TV is commonly used as a nanny, a substitute for parents or as a way of entertaining children at home. For many people it is quite convenient to leave their kids in front of the TV set while doing housework, while working or simply when they need to take a break. However, what is the impact of this behavior on their children's health, as well as on their neurological and social development?
In response to growing scientific evidence and the rapid increase in the number of TV shows, cartoons and DVDs that are targeted at children, the American Academy of Pediatrics (AAP) issued a statement at the end of October in which it warned parents of the possible effects that the exposure and use of electronic devices might have in children under 2. Although most parents consider educational television an important tool for their child's development, the AAP claims otherwise: for this age group, television can never be considered educational. On the contrary, it may lead to developmental disorders, a delay in language skills and new vocabulary exposure and to a decreased interaction between parents and their children.
After age 2, when nearly one-third of kids already have a television in their room, over two hours of TV per day has been associated with obesity, sleep problems and impaired concentration. In addition, an excessive use of TV and other electronic devices alters family dynamics.
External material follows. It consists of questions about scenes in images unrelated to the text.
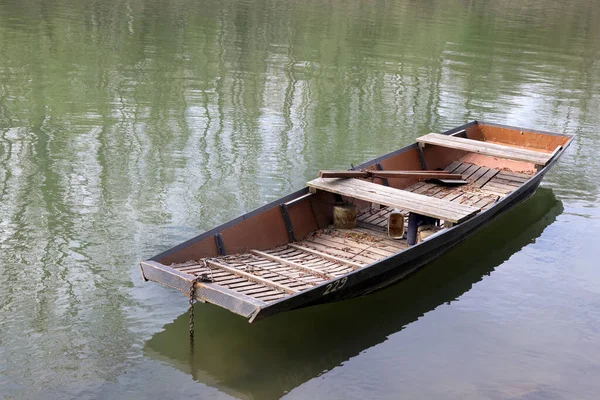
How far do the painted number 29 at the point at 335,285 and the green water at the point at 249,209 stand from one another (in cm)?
72

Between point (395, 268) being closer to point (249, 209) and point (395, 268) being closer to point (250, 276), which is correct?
point (250, 276)

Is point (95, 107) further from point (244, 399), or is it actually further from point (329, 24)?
point (329, 24)

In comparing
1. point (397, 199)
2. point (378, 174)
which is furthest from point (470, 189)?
point (397, 199)

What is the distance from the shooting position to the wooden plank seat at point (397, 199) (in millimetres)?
10227

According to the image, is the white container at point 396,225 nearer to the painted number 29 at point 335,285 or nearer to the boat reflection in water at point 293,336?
the boat reflection in water at point 293,336

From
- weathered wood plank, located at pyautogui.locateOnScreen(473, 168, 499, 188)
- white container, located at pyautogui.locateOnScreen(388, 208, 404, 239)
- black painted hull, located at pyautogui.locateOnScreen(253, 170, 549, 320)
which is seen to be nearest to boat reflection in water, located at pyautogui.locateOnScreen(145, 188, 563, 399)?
black painted hull, located at pyautogui.locateOnScreen(253, 170, 549, 320)

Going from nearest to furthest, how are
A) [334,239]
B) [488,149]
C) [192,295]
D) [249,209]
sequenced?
[192,295] < [334,239] < [249,209] < [488,149]

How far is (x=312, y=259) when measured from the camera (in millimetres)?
9891

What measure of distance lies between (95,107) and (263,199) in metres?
6.37

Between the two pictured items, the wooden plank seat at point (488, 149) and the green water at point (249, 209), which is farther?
the wooden plank seat at point (488, 149)

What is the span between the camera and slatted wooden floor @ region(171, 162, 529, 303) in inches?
339

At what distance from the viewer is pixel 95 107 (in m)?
17.2

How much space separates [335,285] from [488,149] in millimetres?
6384

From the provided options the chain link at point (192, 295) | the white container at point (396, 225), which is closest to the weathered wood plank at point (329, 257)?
the white container at point (396, 225)
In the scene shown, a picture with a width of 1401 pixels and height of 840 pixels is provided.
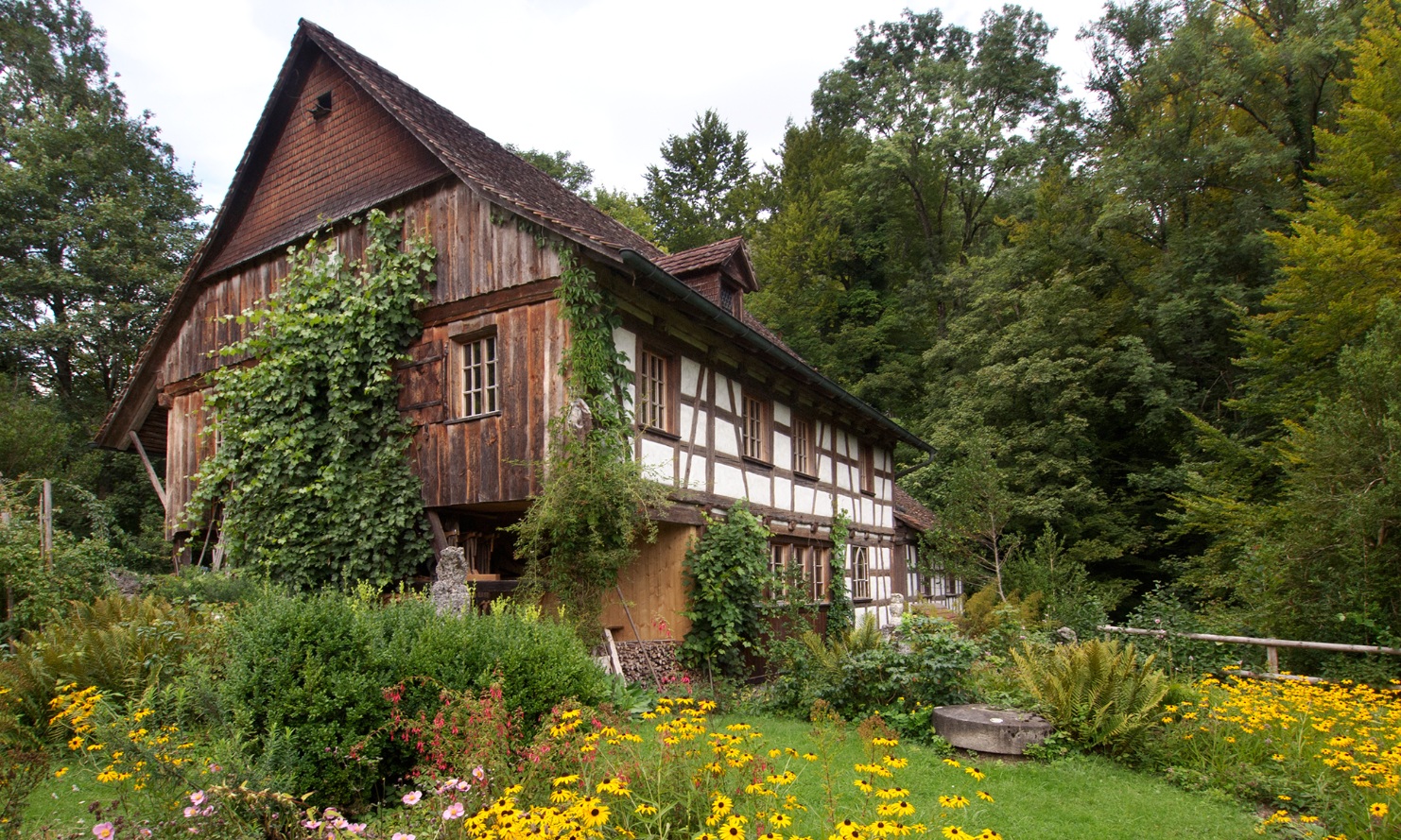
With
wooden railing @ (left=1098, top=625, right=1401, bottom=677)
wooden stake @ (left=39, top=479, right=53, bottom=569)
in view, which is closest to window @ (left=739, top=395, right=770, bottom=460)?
wooden railing @ (left=1098, top=625, right=1401, bottom=677)

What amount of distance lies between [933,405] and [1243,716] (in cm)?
2149

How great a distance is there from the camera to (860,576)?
1912 cm

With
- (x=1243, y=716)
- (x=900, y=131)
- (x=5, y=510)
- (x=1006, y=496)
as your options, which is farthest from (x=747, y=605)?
(x=900, y=131)

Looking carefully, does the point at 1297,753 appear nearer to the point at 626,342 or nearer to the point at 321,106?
the point at 626,342

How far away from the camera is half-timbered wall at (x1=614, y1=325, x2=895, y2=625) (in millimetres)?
12055

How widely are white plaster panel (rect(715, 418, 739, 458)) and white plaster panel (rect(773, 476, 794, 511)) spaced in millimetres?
1645

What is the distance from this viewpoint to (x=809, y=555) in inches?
647

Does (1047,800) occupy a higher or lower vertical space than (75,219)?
lower

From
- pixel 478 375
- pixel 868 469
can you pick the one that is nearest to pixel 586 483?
pixel 478 375

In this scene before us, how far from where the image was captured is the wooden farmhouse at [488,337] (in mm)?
10758

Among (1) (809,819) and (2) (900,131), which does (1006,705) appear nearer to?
(1) (809,819)

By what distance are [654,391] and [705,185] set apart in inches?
1090

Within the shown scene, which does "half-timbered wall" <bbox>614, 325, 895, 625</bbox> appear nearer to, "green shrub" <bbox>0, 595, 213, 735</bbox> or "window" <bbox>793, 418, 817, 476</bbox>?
"window" <bbox>793, 418, 817, 476</bbox>

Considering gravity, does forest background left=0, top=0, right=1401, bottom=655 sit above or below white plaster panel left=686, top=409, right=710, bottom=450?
above
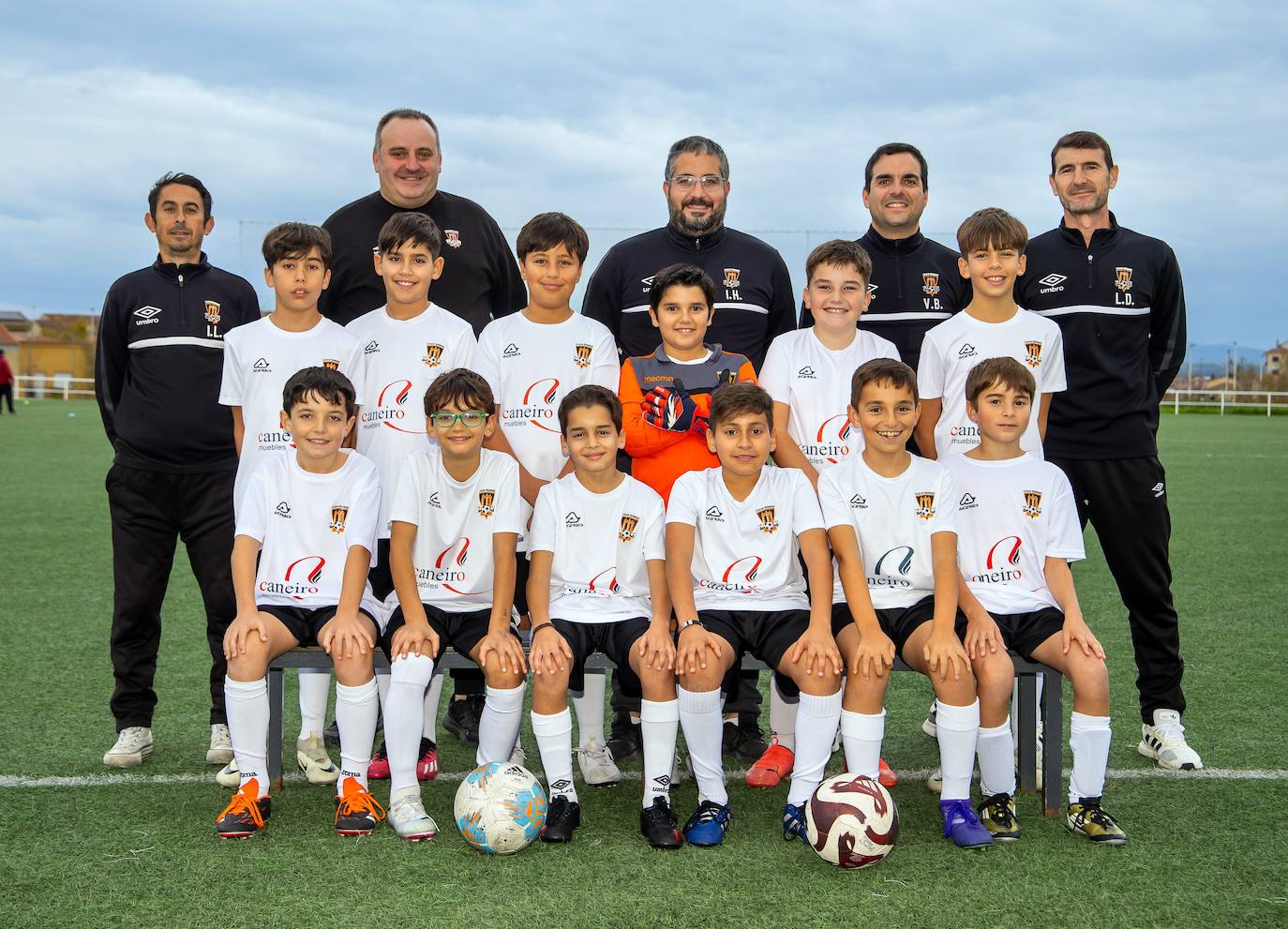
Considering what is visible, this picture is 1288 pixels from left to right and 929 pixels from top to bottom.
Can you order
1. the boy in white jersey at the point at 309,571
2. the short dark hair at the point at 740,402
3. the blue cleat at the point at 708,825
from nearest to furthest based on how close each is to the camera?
the blue cleat at the point at 708,825
the boy in white jersey at the point at 309,571
the short dark hair at the point at 740,402

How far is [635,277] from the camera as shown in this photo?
487 centimetres

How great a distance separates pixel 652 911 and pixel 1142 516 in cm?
268

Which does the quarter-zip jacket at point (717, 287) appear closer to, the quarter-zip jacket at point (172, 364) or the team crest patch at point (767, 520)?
the team crest patch at point (767, 520)

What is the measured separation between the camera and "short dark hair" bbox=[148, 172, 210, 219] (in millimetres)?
4527

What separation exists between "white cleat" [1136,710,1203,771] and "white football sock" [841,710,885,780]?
1.39 meters

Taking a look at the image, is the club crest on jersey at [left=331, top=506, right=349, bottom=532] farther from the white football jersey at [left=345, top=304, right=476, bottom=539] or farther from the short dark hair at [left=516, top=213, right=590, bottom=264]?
the short dark hair at [left=516, top=213, right=590, bottom=264]

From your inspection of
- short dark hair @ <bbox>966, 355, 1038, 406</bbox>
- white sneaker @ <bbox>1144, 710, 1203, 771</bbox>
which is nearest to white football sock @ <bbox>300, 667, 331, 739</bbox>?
short dark hair @ <bbox>966, 355, 1038, 406</bbox>

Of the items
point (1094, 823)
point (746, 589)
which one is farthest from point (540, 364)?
point (1094, 823)

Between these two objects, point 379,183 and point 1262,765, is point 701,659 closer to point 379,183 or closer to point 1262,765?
point 1262,765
When the TV is on, it becomes the center of attention, diminishing the interaction and communication that should occur among household members.
According to a survey conducted by UNIMER in September 2010 among 12 to 75-year old Costa Ricans, 87% reported watching TV during the daytime, 53% reported listening to the radio while only 34% reads newspapers. This shows how, just as in the rest of the world, the constant presence of mass media in our daily lives has turned into a major public health problem.
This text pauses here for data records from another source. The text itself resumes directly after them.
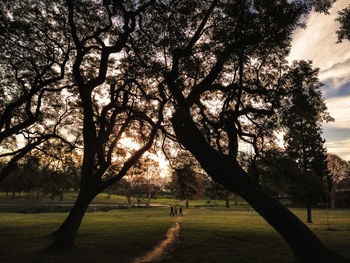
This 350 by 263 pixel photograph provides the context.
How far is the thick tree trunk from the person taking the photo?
9060mm

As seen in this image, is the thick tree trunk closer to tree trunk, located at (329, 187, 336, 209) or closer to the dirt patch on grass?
the dirt patch on grass

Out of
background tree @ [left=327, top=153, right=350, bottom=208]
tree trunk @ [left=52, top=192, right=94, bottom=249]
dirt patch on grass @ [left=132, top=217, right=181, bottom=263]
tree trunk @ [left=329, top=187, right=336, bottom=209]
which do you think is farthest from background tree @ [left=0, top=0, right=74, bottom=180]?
background tree @ [left=327, top=153, right=350, bottom=208]

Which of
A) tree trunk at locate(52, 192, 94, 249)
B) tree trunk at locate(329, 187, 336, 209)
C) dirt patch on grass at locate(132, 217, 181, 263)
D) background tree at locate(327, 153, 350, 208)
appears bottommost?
tree trunk at locate(329, 187, 336, 209)

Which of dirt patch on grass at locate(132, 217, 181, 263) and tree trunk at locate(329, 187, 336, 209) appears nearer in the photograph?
dirt patch on grass at locate(132, 217, 181, 263)

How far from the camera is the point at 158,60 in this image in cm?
1309

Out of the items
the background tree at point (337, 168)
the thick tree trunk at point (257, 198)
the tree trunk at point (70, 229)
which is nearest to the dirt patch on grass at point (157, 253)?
the tree trunk at point (70, 229)

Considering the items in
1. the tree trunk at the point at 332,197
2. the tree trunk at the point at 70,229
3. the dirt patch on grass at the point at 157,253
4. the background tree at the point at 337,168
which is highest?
the background tree at the point at 337,168

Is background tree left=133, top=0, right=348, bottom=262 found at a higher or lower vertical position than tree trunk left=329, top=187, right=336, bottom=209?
higher

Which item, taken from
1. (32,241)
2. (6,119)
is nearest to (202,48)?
(6,119)

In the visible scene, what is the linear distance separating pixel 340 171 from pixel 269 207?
79.3m

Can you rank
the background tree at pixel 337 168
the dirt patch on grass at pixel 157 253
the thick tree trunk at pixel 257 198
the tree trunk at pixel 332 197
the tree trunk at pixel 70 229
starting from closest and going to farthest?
the thick tree trunk at pixel 257 198, the dirt patch on grass at pixel 157 253, the tree trunk at pixel 70 229, the tree trunk at pixel 332 197, the background tree at pixel 337 168

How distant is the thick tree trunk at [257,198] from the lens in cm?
906

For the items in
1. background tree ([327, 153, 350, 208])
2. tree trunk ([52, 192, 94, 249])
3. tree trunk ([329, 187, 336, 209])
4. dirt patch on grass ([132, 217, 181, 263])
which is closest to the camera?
dirt patch on grass ([132, 217, 181, 263])

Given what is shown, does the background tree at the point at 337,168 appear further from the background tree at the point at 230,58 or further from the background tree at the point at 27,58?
the background tree at the point at 27,58
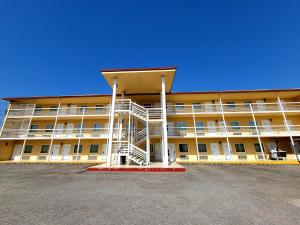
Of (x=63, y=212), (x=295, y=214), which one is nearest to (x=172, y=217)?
(x=63, y=212)

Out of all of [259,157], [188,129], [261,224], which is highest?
[188,129]

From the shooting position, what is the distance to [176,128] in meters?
19.3

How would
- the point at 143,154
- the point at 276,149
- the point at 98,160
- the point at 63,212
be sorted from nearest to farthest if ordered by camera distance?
the point at 63,212, the point at 143,154, the point at 276,149, the point at 98,160

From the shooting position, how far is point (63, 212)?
3645 mm

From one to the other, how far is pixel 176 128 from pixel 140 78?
360 inches

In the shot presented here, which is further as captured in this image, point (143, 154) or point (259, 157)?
point (259, 157)

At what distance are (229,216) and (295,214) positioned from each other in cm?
183

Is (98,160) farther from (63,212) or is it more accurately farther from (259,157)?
(259,157)

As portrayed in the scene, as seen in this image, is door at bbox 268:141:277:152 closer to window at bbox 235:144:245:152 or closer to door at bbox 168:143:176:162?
window at bbox 235:144:245:152

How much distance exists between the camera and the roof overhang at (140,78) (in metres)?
12.9

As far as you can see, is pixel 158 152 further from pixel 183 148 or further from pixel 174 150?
pixel 183 148

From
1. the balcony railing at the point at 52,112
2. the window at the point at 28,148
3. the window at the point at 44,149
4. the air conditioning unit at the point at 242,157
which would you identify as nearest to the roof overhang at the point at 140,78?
the balcony railing at the point at 52,112

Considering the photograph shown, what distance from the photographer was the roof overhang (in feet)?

Parents: It's Hands-On Time!
By María José Zamora, M.D.
If you are one of those people who believe that TV or video games make the perfect nanny or that they are the only way to soothe your children, here are some suggestions and facts that could make you change your mind:
– Remember: children under 2 should never watch TV! After age 2 limit TV-viewing time to two hours per day.
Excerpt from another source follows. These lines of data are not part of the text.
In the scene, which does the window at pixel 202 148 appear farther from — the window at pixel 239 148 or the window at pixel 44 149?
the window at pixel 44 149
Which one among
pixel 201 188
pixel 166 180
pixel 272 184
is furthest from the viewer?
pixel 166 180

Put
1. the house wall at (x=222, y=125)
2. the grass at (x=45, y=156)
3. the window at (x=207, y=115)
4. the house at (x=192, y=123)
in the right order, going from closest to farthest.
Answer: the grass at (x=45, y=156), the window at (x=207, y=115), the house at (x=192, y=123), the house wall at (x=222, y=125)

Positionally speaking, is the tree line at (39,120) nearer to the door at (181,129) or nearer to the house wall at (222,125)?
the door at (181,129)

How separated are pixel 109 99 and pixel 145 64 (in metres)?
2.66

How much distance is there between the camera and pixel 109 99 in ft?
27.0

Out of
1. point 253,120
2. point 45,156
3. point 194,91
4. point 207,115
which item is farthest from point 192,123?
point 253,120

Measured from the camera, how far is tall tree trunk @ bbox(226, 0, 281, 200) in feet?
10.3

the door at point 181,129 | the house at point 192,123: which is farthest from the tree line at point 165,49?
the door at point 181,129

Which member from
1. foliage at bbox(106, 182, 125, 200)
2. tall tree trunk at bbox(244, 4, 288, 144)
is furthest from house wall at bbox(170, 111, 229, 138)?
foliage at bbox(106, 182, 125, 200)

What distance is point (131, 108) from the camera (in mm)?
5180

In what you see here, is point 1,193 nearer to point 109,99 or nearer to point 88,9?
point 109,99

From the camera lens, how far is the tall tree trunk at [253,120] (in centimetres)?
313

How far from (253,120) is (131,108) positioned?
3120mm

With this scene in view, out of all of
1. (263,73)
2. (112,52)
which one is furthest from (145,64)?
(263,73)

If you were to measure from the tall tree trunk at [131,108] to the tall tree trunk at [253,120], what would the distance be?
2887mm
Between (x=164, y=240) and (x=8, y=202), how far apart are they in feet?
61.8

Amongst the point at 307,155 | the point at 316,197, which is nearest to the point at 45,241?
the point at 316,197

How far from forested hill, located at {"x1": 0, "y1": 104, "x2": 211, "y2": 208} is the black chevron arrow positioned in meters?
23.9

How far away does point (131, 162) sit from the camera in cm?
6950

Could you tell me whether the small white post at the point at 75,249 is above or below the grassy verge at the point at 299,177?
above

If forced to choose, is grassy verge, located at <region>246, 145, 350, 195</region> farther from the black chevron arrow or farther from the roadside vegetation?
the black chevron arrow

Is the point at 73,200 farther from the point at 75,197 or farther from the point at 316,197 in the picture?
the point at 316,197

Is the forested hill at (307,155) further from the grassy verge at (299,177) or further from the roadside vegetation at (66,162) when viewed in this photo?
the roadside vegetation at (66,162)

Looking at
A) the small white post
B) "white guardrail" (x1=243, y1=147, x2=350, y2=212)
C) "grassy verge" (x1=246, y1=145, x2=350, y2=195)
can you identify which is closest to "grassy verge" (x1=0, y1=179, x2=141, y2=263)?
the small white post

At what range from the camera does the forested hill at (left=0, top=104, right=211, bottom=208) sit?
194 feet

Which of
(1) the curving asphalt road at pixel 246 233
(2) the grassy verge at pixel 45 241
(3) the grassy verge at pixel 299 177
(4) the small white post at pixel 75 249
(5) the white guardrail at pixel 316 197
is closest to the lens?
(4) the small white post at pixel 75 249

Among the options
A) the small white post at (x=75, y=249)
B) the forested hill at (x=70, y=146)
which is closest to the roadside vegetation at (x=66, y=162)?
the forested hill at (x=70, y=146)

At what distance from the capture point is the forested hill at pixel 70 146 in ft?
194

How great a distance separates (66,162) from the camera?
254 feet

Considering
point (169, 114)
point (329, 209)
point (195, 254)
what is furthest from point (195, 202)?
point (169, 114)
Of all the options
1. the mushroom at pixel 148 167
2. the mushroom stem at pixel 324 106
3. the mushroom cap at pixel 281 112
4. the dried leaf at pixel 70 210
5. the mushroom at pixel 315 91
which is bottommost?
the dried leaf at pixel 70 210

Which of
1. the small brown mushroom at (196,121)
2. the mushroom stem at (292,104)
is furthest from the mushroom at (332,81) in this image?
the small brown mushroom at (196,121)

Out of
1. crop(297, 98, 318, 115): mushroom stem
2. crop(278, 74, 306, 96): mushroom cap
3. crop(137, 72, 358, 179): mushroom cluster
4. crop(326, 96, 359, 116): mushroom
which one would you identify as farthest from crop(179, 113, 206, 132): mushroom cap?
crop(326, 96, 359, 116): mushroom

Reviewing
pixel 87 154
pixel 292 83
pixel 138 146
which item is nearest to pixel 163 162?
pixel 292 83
– Children should never have a TV in their room.
– Do not keep the television on when no one is watching. Studies show that parents interact less with their children when the TV is on. Moreover, it has been found that, even while playing, kids will glance at the TV an average of three times per minute, receiving the effects of so-called "secondhand TV".
– Turn off the TV set and communicate with your children! Talk with them! Evidence shows that the less talk time a young child has during early developmental stages, the poorer their language will be.
– TV is not an educational tool. Kids need to actively interact with their environment and with people who surround them in order to learn and develop critical-thinking and problem solving skills. No TV program will ever teach them these skills.
– And remember: always encourage unstructured playtime. Playing, creating and doing things for themselves is still the best way for kids to learn.